Choose the right platform
There is no perfect platform for all applications. You may want to have complete control of the IT environment for performance or regulatory purposes and choose to buy your own servers. Or, you may want the ability to outsource the management of the infrastructure to a cloud provider to gain the flexibility to quickly expand, but that comes with the additional costs and risks of relying on an external vendor. You must plan for the option of quickly adding new systems to the mix to quickly service users, while avoiding building a massively complex platform that nearly always sits and costs time and money to maintain. Regardless of a hosted or cloud solution, or some mix of the two, you need to identify single points of failure and work to eliminate or mitigate the risk of one component bringing down the entire platform. Some options are adding additional capacity, building an “on demand” infrastructure that can scale up or down as needed, or ensure all data is properly backed up and can be easily restored in the event of a disaster.

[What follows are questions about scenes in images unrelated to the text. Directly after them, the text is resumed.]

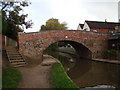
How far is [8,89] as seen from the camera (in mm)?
5246

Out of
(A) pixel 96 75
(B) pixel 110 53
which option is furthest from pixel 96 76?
(B) pixel 110 53

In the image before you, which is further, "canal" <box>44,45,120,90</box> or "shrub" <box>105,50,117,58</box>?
"shrub" <box>105,50,117,58</box>

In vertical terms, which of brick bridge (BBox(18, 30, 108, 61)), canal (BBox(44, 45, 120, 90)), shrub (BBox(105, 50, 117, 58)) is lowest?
canal (BBox(44, 45, 120, 90))

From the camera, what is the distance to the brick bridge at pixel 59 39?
1510cm

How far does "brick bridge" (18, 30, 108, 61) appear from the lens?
49.5 feet

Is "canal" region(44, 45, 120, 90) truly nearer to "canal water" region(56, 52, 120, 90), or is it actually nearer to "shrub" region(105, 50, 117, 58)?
"canal water" region(56, 52, 120, 90)

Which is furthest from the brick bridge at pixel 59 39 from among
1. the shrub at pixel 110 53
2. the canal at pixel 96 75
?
the canal at pixel 96 75

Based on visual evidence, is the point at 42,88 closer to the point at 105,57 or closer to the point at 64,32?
the point at 64,32

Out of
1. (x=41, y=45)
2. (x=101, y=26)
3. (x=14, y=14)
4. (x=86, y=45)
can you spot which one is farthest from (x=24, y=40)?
(x=101, y=26)

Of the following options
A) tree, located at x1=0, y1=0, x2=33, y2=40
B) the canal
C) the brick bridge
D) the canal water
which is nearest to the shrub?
the brick bridge

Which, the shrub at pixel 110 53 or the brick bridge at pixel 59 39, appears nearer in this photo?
the brick bridge at pixel 59 39

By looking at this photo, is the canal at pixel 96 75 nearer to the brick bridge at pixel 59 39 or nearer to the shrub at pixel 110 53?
the shrub at pixel 110 53

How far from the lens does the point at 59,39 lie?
1731cm

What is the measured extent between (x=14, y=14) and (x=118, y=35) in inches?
519
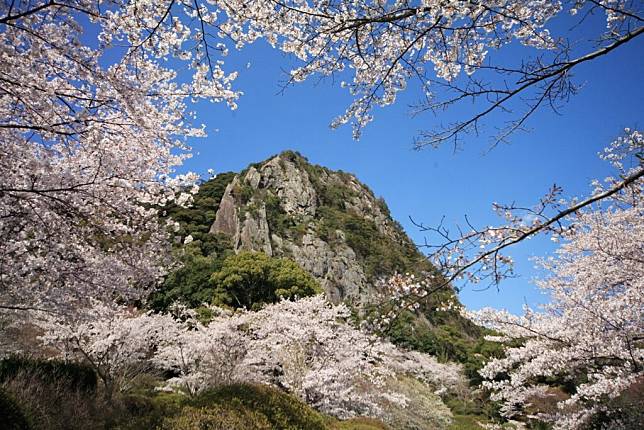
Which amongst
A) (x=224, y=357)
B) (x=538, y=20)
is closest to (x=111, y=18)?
(x=538, y=20)

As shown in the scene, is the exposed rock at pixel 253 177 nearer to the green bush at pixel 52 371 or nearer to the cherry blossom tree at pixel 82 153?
the green bush at pixel 52 371

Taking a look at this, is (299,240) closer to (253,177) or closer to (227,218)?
(227,218)

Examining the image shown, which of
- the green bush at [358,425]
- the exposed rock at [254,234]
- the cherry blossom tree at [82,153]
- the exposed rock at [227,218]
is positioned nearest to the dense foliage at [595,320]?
the green bush at [358,425]

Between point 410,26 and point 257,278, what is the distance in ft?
76.1

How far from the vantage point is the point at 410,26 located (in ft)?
11.3

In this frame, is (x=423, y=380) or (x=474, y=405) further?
(x=423, y=380)

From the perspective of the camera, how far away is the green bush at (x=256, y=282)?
79.6 feet

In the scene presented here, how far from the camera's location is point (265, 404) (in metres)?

Incorporate the necessary tools
The most important aspect of scaling seamlessly is to build a system that allows for scale from the beginning. How to handle growth should be one of the foremost design decisions when planning a new platform or upgrading an existing one. Measures such as redundant servers, load balancing and caching need to be thought of early on to build a system that is flexible enough to grow easily as your customer base does. Long running operations, such as complex reports, or non-critical tasks should be moved to a separate part of the infrastructure to ensure users have the priority on system resources. Ideally, a system should be able to scale up or down based on load without manual intervention. This should allow a system to continue to serve users even if something unexpected occurs, like a surge of new visitors based on a new product launch, major changes by a competitor, or a news story about your company.

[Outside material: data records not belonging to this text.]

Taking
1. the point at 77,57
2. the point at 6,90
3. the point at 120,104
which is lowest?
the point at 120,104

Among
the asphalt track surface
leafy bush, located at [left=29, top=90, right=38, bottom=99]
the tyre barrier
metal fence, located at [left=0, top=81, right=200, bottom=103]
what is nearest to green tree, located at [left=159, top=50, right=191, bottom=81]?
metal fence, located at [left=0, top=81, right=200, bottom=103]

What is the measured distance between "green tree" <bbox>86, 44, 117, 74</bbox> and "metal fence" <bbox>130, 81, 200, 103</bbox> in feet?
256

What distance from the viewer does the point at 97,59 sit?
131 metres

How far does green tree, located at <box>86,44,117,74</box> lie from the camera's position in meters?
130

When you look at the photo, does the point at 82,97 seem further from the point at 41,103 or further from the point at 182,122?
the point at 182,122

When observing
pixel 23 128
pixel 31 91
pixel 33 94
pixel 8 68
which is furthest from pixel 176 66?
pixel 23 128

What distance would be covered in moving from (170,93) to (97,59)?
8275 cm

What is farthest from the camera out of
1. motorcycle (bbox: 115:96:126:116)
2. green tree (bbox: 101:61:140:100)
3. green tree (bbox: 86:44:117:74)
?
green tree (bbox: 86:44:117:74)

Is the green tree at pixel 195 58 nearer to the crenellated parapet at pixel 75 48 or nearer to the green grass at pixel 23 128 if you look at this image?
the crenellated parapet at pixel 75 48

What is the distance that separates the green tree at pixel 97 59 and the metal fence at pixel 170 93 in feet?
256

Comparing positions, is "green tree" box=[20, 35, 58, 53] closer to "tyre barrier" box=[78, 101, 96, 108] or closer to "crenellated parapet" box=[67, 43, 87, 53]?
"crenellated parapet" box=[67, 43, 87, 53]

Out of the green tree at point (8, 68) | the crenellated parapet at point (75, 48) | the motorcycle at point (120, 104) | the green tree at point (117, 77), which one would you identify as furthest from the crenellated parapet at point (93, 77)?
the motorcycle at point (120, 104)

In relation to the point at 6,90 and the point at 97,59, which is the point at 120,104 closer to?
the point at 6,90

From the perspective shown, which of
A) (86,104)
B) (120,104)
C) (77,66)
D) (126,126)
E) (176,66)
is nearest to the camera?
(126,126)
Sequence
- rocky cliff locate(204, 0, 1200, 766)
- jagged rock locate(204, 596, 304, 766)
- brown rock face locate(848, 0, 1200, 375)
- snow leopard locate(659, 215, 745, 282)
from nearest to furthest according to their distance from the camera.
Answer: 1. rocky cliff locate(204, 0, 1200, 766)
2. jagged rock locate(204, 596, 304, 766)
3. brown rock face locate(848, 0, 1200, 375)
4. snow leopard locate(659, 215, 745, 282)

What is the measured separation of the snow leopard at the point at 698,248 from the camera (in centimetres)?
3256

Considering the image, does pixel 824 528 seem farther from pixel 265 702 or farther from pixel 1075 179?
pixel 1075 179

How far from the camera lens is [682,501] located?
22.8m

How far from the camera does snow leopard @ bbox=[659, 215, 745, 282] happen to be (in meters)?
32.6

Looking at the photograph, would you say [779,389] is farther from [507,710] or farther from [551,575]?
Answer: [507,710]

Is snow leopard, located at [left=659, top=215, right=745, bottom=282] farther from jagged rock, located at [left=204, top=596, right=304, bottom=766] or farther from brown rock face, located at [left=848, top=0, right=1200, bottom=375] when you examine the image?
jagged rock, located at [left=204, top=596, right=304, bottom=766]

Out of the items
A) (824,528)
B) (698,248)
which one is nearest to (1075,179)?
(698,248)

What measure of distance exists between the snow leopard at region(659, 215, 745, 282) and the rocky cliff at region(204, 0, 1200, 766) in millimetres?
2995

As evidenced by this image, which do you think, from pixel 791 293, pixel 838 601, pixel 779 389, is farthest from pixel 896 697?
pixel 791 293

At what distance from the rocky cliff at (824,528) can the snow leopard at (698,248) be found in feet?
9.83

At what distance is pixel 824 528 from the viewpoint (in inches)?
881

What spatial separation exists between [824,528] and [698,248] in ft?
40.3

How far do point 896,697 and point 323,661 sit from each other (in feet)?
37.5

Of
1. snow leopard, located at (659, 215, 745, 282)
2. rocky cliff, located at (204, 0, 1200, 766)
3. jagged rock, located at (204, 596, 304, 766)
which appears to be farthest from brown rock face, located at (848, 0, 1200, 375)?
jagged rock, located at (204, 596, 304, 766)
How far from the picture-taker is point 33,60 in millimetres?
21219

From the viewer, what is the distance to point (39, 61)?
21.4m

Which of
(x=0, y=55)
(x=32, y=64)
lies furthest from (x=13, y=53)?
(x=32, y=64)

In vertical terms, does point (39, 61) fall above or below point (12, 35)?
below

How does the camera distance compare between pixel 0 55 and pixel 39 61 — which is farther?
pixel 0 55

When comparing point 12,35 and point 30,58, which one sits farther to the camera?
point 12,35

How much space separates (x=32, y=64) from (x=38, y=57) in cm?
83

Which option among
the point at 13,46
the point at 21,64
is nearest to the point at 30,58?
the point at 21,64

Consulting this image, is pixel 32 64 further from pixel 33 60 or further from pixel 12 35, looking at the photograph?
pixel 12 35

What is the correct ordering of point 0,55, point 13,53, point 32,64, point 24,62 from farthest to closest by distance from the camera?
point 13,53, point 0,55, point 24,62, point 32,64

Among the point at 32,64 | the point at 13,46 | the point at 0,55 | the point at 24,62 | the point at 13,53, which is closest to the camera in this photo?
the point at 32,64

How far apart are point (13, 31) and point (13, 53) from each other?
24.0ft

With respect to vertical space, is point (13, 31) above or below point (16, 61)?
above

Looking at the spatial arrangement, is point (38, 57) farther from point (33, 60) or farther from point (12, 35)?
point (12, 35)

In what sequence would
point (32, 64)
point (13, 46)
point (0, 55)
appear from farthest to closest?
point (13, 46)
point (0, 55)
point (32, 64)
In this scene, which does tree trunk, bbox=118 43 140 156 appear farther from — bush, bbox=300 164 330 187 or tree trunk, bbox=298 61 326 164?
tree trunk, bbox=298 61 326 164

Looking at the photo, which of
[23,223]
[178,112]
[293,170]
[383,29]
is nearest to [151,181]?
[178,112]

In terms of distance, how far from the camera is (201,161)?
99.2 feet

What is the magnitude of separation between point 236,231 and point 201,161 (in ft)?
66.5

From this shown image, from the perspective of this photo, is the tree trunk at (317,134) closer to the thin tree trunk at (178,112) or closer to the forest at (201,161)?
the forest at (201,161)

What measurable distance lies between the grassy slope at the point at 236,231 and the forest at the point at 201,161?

Monitor and react proactively
The ability to track system usage and response time is also critical to identify hotspots or failures before a user notifies you. System administrators need to be able to quickly and easily understand the health of the systems to be able to mitigate potential issues before they cause a system-wide outage. Such monitoring and alerting is also useful as you can track usage and plan for staffing, future upgrades, and system improvements based on actual usage trends instead of guessing at your capacity needs.
Test and analyze capacity
Understanding system capacity is also an important indicator to plan for expected growth, as well as unexpected surges. Using a load testing tool is paramount as you don’t want to identify points of failure the first time real users are on the system. Such a tool also allows you to see how the system can handle multiples of growth from your current user base. This can help identify implementation issues in the application itself or structural issues in the infrastructure, allowing you the ability to fix them before they cause major issues. Having an environment where you can perform such tests without impacting users is also necessary to maintain business continuity while finding any new issues before they are deployed to your actual customers.
Scaling is not a quick fix, nor is there a one size fits all solution. Rather, it has to be part of the culture to plan, design, and address issues along the whole system lifecycle. These issues should be thought of as part of the initial business requirements to provide enough time to think through the various options and build the flexibility into the system. If scaling has never been a foremost consideration, you can begin to phase in aspects to eliminate certain risks throughout the platform. With proper design and testing, you can be secure in the knowledge that when a sudden burst of new customers appear, your systems will continue to perform.